Carnegie Mellon University to hold open day for budding businessmen
The Peninsula | August 28
Carnegie Mellon University in Qatar is hosting an open day to promote its Corporate Innovation and Entrepreneurship Program (CIEP) on August 31, at the Four Seasons Hotel. CIEP is a nine-month, part-time course presented by Carnegie Mellon University.
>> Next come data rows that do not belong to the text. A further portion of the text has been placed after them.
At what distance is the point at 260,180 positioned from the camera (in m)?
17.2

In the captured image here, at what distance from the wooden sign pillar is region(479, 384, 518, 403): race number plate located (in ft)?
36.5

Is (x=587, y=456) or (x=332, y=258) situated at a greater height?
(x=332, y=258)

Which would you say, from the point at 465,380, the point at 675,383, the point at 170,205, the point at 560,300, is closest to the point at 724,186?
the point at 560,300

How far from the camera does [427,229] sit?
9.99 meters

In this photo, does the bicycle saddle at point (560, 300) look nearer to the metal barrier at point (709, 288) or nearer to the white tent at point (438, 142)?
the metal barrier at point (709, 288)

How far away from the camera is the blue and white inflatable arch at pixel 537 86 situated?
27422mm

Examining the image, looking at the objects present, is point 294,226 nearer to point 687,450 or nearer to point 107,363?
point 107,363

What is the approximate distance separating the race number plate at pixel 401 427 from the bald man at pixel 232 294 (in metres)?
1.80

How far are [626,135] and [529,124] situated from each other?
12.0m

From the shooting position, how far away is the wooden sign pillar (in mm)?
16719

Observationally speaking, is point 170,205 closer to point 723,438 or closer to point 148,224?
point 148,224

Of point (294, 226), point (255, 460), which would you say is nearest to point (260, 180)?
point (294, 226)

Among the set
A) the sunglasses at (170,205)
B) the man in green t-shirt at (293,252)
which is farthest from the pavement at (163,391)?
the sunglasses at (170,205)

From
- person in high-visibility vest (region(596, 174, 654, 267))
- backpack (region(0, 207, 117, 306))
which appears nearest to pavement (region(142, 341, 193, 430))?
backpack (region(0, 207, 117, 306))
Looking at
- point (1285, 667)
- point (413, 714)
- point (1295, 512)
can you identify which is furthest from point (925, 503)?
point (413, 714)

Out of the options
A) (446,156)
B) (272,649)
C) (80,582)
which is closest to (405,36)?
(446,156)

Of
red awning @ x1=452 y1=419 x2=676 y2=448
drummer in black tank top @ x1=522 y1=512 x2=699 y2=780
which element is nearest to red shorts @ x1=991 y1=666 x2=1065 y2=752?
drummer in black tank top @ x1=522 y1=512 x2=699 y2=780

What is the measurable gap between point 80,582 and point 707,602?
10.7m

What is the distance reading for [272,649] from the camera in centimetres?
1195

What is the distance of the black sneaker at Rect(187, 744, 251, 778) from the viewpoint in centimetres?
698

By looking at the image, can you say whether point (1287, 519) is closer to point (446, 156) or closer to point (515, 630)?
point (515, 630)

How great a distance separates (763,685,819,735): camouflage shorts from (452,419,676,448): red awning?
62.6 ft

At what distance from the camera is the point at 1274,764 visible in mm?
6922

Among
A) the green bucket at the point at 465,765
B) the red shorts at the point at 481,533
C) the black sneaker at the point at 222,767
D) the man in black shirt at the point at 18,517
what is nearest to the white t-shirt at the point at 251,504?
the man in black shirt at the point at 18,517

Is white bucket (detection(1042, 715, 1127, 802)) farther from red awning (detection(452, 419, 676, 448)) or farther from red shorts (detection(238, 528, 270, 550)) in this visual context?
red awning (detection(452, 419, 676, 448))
The university is a recognized worldwide leader in business education and is in partnership with Qatar Science and Technology Park, a hub for technology-based companies.


Taipei AMPA 2008 shifts Taiwan suppliers` potential into overdrive
The Taiwan Economic News | August 25
This year the TAIFE management invited am impressive list of professional engineers, specialists and corporate managers to address the newest concepts and trends in automotive technology and innovation, including Mitsuhiko Yamashita, Nissan`s executive vice president; Young-ill Kim, vice president of Hyundai Motor; Martial Herbert, professor of U.S.`s Carnegie Mellon University (Carnegie Mellon); Jonas Ekmark, manager of Volvo Car`s Active Safety division; Shih Shan, ArvinMerritor`s engineering director in China; Fred Silver, vice president of WestStart-CALSTART; and Swamy Kotagiri, vice president of Cosma Engineering.


Trusted sites thwart net hijacks
BBC News | August 22
US researchers have found a way to thwart hack attacks which intercept data passing from a PC to a website. These "man-in-the-middle" attacks are hard to spot because they involve hi-tech hackers who have total control over data streams. Developed by computer scientists at Carnegie Mellon the defense involves sites designated as trusted "notaries."